AIM OF THE EXERCISE: Go over the data below and say how many lines hold the word "ALICI". Only the number is needed.

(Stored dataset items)
- - - - - - -

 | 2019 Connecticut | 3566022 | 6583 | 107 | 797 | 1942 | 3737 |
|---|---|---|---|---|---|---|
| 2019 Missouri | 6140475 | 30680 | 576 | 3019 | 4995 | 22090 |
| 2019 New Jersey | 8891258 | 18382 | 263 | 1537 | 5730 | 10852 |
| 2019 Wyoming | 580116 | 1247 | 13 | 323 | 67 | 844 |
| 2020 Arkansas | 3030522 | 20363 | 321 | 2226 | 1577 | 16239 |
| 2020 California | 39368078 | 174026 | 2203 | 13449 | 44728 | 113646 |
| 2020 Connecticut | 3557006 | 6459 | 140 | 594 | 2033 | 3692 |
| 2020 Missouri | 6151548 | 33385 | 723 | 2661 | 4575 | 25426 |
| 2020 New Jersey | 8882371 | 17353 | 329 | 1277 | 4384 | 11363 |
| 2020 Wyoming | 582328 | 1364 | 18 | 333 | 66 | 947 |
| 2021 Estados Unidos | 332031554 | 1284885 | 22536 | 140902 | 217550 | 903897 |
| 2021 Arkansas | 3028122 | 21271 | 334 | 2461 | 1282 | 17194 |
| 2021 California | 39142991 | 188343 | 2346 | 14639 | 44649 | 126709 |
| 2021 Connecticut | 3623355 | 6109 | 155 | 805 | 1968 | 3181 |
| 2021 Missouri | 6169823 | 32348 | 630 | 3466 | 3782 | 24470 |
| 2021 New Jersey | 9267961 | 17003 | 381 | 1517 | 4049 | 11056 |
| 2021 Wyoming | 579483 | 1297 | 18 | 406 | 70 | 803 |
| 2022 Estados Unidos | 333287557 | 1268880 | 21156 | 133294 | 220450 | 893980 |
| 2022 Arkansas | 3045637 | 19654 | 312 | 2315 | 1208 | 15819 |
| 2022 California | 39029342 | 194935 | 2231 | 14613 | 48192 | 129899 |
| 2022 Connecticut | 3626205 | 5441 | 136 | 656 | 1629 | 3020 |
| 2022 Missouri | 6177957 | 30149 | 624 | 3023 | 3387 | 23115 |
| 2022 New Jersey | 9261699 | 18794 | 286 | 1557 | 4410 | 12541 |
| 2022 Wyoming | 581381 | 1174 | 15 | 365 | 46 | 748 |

- - - - - - -

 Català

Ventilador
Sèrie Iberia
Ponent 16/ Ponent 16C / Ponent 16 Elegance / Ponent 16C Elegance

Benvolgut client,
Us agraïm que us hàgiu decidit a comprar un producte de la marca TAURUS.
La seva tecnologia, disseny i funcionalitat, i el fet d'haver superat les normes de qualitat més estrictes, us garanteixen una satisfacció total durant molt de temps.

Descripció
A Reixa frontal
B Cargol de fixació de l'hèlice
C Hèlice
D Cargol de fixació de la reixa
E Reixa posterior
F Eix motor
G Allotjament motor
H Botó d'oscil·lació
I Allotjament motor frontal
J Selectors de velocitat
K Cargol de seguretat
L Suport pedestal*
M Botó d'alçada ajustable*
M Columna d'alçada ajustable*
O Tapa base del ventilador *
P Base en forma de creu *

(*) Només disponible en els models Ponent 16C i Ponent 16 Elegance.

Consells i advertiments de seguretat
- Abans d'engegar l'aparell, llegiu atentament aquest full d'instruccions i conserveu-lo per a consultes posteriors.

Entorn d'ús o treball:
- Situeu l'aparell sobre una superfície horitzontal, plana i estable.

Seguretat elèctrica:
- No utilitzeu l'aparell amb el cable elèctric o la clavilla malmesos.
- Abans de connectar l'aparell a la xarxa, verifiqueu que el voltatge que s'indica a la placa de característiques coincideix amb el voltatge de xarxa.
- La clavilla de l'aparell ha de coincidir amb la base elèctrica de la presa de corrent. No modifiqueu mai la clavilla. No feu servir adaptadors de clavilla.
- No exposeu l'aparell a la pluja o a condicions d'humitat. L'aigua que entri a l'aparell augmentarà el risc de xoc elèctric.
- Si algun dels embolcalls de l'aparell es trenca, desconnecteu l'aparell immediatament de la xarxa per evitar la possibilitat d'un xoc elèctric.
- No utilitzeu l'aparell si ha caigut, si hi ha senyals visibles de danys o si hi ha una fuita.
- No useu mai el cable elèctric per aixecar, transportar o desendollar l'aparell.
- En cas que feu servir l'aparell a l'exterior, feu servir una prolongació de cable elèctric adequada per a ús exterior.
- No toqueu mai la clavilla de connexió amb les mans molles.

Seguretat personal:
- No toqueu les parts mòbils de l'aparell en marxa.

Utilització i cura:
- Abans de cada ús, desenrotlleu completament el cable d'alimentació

- - - - - - -

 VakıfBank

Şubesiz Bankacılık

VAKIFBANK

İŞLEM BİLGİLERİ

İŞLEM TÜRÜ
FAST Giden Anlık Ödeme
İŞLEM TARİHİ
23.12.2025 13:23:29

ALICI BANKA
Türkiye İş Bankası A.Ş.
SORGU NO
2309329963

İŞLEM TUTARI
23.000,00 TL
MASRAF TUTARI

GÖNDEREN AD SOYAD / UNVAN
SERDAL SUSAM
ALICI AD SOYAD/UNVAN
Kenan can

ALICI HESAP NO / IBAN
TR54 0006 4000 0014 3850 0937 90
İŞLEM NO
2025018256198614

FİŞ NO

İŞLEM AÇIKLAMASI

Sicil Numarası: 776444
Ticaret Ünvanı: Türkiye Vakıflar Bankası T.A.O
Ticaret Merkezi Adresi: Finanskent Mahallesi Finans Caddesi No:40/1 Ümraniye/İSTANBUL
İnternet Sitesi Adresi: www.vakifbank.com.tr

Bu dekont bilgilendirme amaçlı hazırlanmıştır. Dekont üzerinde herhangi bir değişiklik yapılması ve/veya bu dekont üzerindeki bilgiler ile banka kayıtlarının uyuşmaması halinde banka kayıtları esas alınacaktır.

- - - - - - -

WRITTEN REPLY: 3